Task prompt: Copy exactly the lines from the "Does pixel 333" line to the end, both included, and nothing else.

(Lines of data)
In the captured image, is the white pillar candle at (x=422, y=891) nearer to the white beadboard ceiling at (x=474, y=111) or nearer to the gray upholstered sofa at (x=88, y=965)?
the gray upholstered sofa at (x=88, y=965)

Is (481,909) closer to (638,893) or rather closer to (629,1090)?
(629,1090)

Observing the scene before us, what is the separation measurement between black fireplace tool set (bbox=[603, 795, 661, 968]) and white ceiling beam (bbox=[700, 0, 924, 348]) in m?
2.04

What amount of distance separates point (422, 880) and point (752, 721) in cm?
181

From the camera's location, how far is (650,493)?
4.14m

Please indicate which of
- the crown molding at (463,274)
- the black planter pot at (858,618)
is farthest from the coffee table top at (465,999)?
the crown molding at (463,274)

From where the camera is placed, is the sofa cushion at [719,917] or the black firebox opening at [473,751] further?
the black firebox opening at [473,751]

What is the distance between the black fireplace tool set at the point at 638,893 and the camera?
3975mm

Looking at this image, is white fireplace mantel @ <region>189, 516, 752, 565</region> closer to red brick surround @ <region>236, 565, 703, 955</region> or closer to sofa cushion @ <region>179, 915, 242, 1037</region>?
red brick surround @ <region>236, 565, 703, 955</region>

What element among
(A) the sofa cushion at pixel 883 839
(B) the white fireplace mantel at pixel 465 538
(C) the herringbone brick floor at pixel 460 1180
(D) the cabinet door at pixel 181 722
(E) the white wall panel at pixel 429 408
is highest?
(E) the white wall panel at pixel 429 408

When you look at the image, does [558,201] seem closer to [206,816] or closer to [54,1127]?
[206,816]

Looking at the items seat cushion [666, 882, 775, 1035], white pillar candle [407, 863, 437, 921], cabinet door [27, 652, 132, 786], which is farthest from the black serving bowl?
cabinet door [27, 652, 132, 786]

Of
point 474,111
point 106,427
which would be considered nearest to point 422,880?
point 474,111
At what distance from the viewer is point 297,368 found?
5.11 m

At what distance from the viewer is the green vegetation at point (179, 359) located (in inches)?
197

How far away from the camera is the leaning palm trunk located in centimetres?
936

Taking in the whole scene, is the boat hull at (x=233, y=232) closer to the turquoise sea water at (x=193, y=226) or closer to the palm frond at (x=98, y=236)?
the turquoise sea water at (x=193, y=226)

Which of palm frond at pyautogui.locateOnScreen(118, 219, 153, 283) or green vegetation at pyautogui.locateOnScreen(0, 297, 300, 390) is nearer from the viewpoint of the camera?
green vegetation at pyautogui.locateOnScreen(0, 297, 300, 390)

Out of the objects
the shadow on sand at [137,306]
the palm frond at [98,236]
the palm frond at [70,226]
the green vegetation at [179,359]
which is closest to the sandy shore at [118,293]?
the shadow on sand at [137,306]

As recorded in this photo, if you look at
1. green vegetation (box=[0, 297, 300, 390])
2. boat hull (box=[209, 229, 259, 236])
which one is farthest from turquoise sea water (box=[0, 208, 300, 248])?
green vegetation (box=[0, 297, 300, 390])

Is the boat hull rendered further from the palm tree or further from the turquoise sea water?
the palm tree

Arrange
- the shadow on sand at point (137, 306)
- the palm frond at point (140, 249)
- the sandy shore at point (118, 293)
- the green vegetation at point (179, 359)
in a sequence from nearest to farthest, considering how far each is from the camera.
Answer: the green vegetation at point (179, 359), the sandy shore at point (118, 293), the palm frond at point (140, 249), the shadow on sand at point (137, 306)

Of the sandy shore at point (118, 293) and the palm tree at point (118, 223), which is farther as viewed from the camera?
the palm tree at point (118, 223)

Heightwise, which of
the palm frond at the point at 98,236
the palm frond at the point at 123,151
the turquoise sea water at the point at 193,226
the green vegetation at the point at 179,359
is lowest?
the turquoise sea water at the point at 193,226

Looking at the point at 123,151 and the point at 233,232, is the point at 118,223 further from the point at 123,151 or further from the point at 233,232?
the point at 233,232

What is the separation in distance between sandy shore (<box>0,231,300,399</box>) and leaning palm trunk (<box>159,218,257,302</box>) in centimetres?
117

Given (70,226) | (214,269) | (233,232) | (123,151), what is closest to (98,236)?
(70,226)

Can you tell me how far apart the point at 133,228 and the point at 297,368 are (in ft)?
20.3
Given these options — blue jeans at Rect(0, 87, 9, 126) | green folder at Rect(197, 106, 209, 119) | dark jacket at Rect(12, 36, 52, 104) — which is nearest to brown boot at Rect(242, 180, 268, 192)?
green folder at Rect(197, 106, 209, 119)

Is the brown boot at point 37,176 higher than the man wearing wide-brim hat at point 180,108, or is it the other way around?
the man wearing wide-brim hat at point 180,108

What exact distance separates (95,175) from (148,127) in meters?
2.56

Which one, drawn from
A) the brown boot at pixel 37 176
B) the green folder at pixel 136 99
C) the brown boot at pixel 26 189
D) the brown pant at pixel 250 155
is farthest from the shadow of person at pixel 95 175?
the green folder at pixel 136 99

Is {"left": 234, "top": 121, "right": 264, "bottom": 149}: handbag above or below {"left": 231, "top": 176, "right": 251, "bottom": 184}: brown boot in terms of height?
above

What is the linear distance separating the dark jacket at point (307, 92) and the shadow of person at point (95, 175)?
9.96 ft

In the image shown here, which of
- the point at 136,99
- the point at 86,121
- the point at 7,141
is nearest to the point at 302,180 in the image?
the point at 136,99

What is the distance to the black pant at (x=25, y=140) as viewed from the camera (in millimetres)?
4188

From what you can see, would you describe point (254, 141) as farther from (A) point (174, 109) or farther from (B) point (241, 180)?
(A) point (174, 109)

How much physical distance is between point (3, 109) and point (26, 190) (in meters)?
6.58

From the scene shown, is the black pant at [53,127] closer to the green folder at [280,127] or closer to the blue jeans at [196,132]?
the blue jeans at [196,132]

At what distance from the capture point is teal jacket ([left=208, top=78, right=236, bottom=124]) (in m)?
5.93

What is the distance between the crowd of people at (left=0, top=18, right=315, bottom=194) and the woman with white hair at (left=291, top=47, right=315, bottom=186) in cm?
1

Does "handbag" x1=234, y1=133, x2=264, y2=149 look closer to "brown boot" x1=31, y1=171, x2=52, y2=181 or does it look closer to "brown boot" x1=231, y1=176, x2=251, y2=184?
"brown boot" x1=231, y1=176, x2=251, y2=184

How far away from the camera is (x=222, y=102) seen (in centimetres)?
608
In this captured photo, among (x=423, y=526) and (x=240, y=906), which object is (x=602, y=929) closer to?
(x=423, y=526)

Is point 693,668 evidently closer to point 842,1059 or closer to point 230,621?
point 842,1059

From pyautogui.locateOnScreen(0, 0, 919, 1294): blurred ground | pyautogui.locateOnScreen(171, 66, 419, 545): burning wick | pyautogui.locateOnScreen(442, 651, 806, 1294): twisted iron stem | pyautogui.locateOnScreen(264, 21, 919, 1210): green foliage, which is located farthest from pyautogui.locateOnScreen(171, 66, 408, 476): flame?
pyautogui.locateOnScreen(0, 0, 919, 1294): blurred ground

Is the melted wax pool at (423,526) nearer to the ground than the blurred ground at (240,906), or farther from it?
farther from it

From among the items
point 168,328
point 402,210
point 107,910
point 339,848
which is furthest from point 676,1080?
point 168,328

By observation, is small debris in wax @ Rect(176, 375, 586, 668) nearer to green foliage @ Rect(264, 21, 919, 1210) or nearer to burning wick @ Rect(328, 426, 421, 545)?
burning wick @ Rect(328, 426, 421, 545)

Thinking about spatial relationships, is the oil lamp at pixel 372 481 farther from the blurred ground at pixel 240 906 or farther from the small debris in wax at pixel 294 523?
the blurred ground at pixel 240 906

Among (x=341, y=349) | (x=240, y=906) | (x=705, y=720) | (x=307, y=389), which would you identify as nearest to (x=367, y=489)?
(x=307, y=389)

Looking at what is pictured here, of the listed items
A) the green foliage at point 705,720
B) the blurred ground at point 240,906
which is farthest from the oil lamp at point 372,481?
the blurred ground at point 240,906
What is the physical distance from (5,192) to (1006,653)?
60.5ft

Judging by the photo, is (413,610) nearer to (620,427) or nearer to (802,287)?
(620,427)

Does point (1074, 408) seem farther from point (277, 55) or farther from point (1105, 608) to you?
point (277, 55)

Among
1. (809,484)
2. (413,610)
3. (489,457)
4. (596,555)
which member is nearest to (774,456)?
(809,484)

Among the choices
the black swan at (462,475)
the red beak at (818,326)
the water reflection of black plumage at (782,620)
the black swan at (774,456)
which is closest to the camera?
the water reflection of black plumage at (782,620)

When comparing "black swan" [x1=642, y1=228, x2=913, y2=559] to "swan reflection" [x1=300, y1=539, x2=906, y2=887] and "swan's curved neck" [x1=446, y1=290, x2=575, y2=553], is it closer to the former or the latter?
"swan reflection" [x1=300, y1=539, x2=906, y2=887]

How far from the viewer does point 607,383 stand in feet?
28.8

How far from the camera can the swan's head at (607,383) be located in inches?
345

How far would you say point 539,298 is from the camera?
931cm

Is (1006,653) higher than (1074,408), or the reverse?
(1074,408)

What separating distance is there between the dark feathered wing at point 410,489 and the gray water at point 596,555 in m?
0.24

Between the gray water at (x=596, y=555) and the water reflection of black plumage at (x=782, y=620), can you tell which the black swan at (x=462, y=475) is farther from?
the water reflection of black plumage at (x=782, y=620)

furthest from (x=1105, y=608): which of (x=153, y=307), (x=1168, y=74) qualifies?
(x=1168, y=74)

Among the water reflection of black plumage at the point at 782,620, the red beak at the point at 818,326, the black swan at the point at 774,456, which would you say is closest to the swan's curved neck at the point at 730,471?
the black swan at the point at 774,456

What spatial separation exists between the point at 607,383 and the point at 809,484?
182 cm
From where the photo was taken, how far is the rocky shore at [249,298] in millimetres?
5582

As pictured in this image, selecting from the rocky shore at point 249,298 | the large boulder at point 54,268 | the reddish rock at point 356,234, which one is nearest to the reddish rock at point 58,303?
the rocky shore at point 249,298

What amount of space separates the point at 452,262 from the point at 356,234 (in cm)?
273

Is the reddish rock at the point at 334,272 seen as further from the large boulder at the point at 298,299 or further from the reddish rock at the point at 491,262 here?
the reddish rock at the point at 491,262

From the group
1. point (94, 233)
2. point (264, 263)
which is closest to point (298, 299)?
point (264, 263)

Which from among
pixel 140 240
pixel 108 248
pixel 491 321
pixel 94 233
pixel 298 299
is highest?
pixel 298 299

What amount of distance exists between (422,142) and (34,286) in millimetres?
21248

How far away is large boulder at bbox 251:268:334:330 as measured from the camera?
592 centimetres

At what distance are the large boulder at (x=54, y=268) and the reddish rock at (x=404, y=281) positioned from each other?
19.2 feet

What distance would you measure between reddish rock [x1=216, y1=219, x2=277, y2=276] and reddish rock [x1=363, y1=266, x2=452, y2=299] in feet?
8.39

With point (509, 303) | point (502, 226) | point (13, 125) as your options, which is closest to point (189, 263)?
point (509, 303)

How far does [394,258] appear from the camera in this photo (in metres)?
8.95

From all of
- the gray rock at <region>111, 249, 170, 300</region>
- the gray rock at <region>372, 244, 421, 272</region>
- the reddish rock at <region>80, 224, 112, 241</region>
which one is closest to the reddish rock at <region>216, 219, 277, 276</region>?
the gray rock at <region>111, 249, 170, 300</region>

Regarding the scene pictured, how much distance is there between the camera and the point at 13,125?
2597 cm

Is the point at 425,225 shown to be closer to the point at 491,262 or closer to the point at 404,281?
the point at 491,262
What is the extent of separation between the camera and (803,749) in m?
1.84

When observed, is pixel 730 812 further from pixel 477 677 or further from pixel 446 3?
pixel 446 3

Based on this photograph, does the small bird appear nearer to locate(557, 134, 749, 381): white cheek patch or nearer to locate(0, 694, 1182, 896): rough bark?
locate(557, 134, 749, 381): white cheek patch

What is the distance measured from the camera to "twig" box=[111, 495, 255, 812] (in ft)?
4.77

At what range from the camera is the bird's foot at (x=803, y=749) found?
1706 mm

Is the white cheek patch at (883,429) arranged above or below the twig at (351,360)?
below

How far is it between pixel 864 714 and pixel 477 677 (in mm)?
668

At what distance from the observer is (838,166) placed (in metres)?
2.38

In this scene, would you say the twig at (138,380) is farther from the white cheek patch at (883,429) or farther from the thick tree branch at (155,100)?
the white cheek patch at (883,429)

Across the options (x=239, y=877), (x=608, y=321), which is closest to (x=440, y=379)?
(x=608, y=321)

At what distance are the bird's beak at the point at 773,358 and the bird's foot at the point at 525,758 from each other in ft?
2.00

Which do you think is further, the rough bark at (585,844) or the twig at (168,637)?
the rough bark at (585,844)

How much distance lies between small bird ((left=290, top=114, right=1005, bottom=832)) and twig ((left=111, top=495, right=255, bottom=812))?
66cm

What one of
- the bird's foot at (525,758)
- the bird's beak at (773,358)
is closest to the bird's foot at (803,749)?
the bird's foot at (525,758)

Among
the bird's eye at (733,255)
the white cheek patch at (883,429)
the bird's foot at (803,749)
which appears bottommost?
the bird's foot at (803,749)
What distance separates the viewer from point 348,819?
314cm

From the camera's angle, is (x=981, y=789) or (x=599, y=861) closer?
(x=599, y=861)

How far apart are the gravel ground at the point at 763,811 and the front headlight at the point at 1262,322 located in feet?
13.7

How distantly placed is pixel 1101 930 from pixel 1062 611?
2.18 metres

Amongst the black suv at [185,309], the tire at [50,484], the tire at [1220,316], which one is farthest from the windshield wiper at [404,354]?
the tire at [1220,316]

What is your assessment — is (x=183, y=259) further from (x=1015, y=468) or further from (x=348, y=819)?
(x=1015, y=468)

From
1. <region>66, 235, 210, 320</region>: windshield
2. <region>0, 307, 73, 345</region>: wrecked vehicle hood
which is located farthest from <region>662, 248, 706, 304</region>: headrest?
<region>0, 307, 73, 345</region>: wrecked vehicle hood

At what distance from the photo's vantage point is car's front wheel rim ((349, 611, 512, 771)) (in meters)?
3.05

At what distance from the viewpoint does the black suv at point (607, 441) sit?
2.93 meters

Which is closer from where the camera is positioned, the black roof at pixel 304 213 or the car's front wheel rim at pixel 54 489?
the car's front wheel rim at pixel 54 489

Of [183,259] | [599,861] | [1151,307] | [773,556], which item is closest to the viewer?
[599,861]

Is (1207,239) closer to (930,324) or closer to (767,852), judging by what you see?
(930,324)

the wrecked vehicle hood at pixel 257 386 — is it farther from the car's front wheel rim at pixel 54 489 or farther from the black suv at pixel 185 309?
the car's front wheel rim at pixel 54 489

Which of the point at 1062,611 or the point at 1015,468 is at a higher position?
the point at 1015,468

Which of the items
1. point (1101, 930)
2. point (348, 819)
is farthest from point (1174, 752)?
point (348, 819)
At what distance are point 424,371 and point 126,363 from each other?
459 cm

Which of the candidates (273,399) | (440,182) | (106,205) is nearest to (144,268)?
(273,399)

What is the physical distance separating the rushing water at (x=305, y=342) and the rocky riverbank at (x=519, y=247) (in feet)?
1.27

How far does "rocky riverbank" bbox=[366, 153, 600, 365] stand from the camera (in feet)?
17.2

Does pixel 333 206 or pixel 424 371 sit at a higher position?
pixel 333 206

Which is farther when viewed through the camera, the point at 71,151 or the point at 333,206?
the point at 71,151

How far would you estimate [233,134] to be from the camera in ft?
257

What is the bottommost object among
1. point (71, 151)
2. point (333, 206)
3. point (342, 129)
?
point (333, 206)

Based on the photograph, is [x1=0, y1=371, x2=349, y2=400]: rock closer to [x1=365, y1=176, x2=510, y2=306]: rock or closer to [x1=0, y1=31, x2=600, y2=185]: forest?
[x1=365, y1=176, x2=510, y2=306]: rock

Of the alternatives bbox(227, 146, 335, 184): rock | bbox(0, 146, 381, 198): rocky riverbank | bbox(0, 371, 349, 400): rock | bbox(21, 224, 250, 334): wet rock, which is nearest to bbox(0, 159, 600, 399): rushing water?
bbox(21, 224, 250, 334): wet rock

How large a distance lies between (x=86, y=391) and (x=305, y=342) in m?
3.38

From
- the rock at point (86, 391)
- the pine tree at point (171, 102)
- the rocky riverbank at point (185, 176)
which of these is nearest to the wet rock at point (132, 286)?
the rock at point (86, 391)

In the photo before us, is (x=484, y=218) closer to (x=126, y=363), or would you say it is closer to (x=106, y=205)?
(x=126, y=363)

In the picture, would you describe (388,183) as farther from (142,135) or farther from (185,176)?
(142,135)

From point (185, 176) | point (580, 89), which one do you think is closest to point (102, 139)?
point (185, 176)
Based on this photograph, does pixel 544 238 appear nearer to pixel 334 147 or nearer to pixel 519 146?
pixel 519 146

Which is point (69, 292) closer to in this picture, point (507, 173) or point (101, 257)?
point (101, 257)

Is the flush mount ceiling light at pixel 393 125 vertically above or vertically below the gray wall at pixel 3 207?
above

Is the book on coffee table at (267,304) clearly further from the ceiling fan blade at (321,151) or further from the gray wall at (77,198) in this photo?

Exercise response:
Does pixel 333 206 or pixel 424 371 sit at a higher position?
pixel 333 206

Which is farther when viewed through the camera, the point at 71,151 or the point at 333,206?
the point at 71,151

How far would you estimate [233,134] to be from the camera in ft?
257

What is the bottommost object among
1. point (71, 151)
2. point (333, 206)
3. point (342, 129)
?
point (333, 206)

Based on the photograph, is [x1=0, y1=371, x2=349, y2=400]: rock closer to [x1=365, y1=176, x2=510, y2=306]: rock or closer to [x1=0, y1=31, x2=600, y2=185]: forest?
[x1=365, y1=176, x2=510, y2=306]: rock

Of the alternatives bbox(227, 146, 335, 184): rock | bbox(0, 146, 381, 198): rocky riverbank | bbox(0, 371, 349, 400): rock | bbox(21, 224, 250, 334): wet rock, which is nearest to bbox(0, 159, 600, 399): rushing water?
bbox(21, 224, 250, 334): wet rock

How large a distance lies between (x=86, y=391) and (x=305, y=342) in m?
3.38

From
- the rock at point (86, 391)
- the pine tree at point (171, 102)
- the rocky riverbank at point (185, 176)
which of these is nearest to the wet rock at point (132, 286)?
the rock at point (86, 391)

In the photo before us, is (x=484, y=218) closer to (x=126, y=363), or would you say it is closer to (x=106, y=205)?
(x=126, y=363)

In the picture, would you describe (388,183) as farther from (142,135) or farther from (185,176)?
(142,135)

From point (185, 176) | point (580, 89), which one do you think is closest to point (102, 139)?
point (185, 176)
Based on this photograph, does pixel 544 238 appear nearer to pixel 334 147 or nearer to pixel 519 146?
pixel 519 146

Which is point (69, 292) closer to in this picture, point (507, 173) or point (101, 257)?
point (101, 257)

Is the flush mount ceiling light at pixel 393 125 vertically above or vertically below the gray wall at pixel 3 207?
above

Is the book on coffee table at (267,304) clearly further from the ceiling fan blade at (321,151) or further from the gray wall at (77,198) in this photo?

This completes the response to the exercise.